** Opening Provided data block **

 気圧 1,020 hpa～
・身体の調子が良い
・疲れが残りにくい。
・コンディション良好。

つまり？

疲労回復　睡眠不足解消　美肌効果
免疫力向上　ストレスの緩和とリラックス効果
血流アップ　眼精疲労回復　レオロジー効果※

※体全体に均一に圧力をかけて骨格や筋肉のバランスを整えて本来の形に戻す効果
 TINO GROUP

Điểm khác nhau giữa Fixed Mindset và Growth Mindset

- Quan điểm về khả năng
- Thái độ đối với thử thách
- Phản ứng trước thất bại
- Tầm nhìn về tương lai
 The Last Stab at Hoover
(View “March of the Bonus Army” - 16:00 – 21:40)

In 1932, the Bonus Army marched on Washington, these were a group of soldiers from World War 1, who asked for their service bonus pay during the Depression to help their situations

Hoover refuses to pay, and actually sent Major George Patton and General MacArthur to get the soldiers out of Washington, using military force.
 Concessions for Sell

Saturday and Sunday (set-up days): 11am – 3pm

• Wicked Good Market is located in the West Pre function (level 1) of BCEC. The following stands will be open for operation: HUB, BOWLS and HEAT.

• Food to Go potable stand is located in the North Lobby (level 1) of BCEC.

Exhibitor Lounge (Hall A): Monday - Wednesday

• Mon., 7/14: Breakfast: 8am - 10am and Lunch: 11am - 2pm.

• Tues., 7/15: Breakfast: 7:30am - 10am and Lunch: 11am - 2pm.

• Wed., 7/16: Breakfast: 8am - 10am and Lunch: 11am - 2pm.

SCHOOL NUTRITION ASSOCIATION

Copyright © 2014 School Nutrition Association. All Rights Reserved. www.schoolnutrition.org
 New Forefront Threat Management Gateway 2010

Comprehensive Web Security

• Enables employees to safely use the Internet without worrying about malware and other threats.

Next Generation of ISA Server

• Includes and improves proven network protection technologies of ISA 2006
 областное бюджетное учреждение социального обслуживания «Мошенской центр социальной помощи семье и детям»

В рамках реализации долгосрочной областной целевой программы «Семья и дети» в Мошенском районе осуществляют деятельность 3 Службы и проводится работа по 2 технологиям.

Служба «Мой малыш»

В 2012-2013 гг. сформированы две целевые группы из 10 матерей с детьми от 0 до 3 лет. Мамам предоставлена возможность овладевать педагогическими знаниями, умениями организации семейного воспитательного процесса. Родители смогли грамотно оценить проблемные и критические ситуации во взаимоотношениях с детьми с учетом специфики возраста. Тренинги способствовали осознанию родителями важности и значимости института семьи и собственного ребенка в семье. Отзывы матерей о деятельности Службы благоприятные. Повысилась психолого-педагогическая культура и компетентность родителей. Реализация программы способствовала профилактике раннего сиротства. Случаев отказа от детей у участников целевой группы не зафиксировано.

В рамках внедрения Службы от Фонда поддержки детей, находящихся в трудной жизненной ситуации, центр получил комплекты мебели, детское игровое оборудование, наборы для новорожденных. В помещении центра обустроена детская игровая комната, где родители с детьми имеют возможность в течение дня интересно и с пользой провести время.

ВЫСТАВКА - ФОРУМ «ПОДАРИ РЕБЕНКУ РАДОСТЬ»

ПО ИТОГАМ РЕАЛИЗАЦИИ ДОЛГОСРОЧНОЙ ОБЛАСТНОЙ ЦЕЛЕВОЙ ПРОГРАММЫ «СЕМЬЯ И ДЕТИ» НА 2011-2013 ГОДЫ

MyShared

** Closing Provided data block **

=== Brief ===
Only a number is required here: the count of lines in these entries that hold "located".

=== Solution to the exercise ===
2